E-book readers pull data from you sub-rosa. So?
Lynn Neary (NPR, 1/28/13) recently did a report on the electronic tracking that Amazon, Barnes & Noble and probably others do of our e-reading, not only what we buy, but how we read it. Maybe the first issue is that of privacy.
Do we, the purchasers/readers of books, want the sellers and the writers of books to know if we stopped reading, where we stopped, did we read passages on particular pages more than once, etc.? Some readers, of course, will take the standby position that since they are doing nothing wrong, it matters not to them that they are being tracked. As this particular post is not intended to be political, we can tackle that question another day, though the privacy issue may linger in one’s mind.
From a purely publishing/writing/reading stand-point, according to best-selling author Scott Turow, president of The Authors Guild,
I would love to know if 35 percent of my readers were quitting after the first two chapters, because that frankly strikes me as, sometimes, a problem I could fix. Would I love to hitch the equivalent of a polygraph to my readers and know how they are responding word by word? That would be quite interesting.
(A polygraph hitched to your readers, Scott? Now that is interesting.)
Pulitzer Prize winner Jennifer Egan (The Goon Squad) says, in contrast,
…this speaks to the question of how important market research really would be for me as a creative person … [It’s] interesting to know, but should not really be predictive or part of the creative process.
I for one (or 2 or 3, depending on whether dog and/or cat are on my lap) read in idiosyncratic ways, which I challenge a computer program to make heads or tails out of. For example, I read several books at a time (upstairs book, downstairs book, and on my Kindle, from which I may read from several books, depending upon mood, need, or interest of the moment). Sometimes I “quit” reading a particular book for several months. Sometimes I quit a book “permanently,” meaning it’s lost my interest…until it regains my interest. Sometimes I dump a book. But if Scott Turow thinks I stopped reading at page 50, because that’s where it got boring, it may have been boring from page 3 and I just waded through until it got unbearable.
So, I don’t believe “they” can make accurate and useful marketing or editorial decisions from my patterns. While I know that such decisions are made by computers from aggregated data (i.e., lots of readers), I believe my reading patterns are closer to normal than odd-ball.

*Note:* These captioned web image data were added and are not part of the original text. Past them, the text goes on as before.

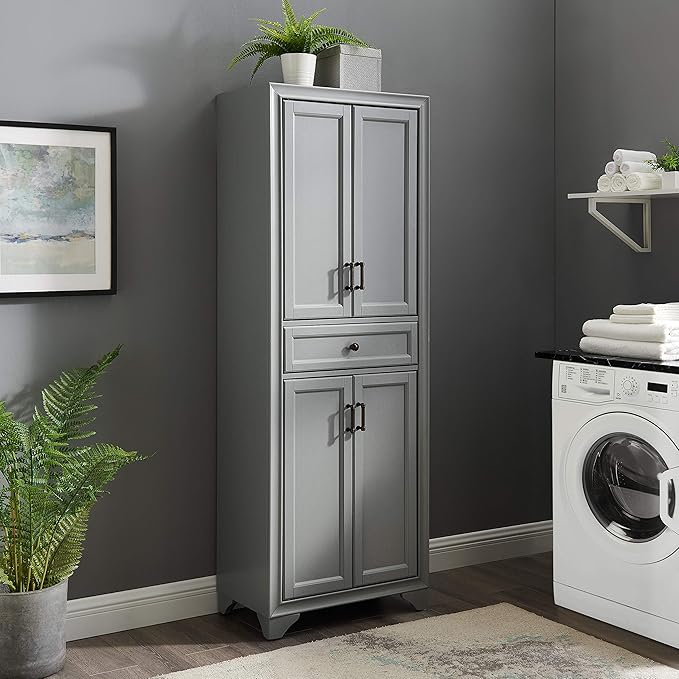 Crosley Furniture Tara Pantry Storage Cabinet with Shelves, Kitchen, Dining, or Laundry Room, Distressed Gray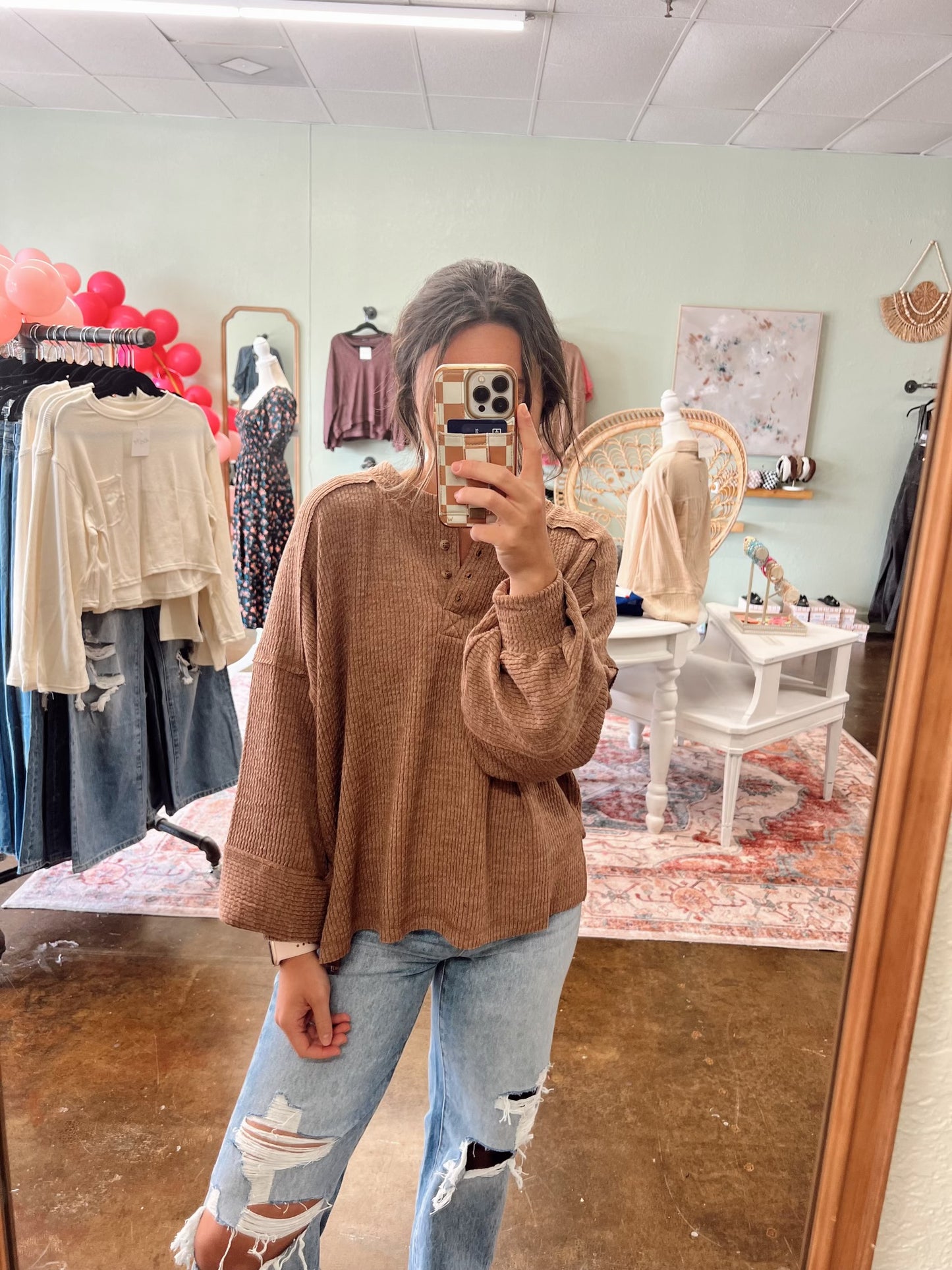 Relaxed Rib Henley Top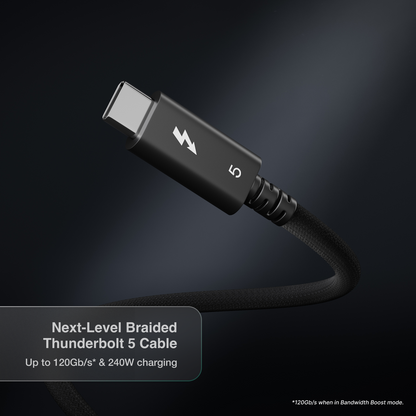 An image of a Thunderbolt 5 Pro Cable coiled with text in the image saying Level Braided Thunderbolt 5 Cable.
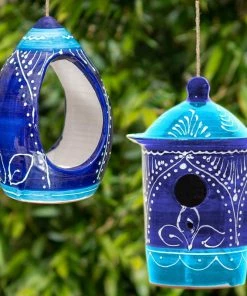 The Birdhouse Chick Ceramic Birdhouse And Feeder Gift Set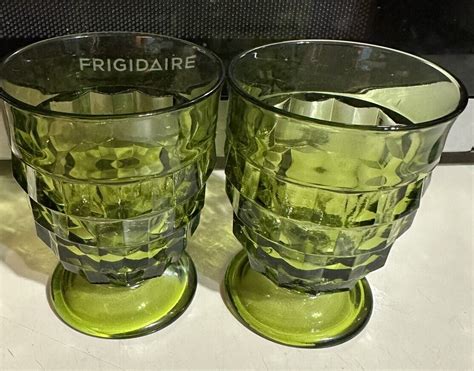 Set Of 2 Indiana Glass Whitehall Avocado Green Cubist Juice Glasses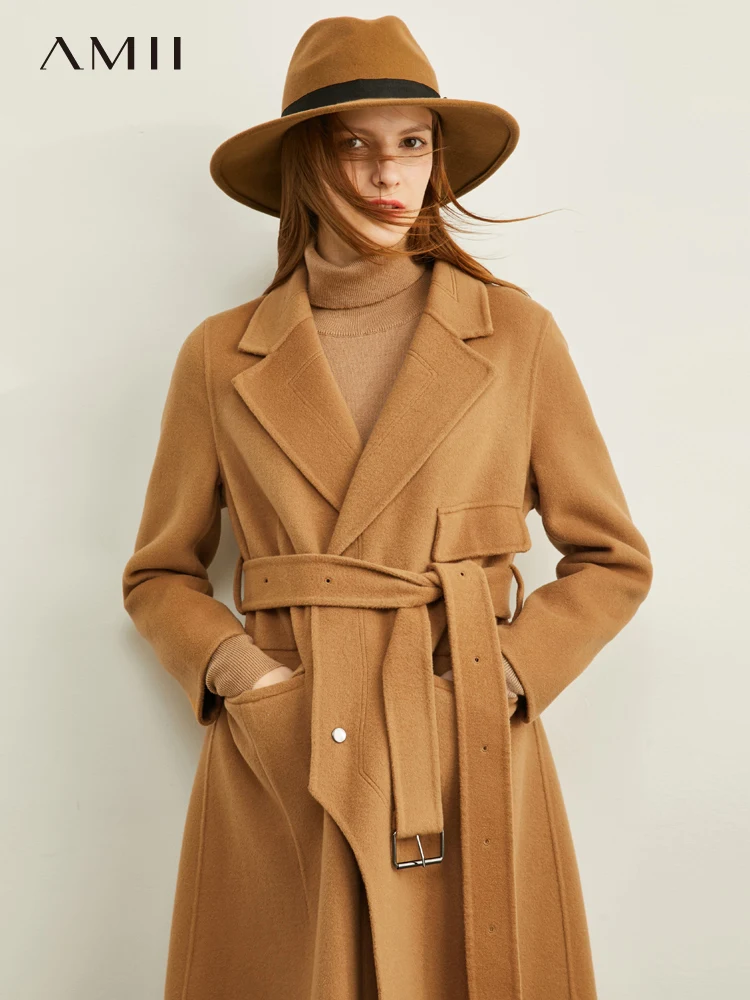 

Amie vintage British wind wool double-sided coat 2019 winter new loose belted long coat 11970453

In fact, if you want to read reactions to this new sub-rosa electronic feedback tracking game, check out the comments at the end of Lynn Neary’s NPR article.
Which goes to one of my favorite maxims that applies at least to the last 100+ years:
Just because something can be measured, doesn’t mean it should be measured.
So, what do you think, not only about your reading patterns being tracked in the background (sub-rosa), but what editors/publishers and writers might make of the data, for good or ill?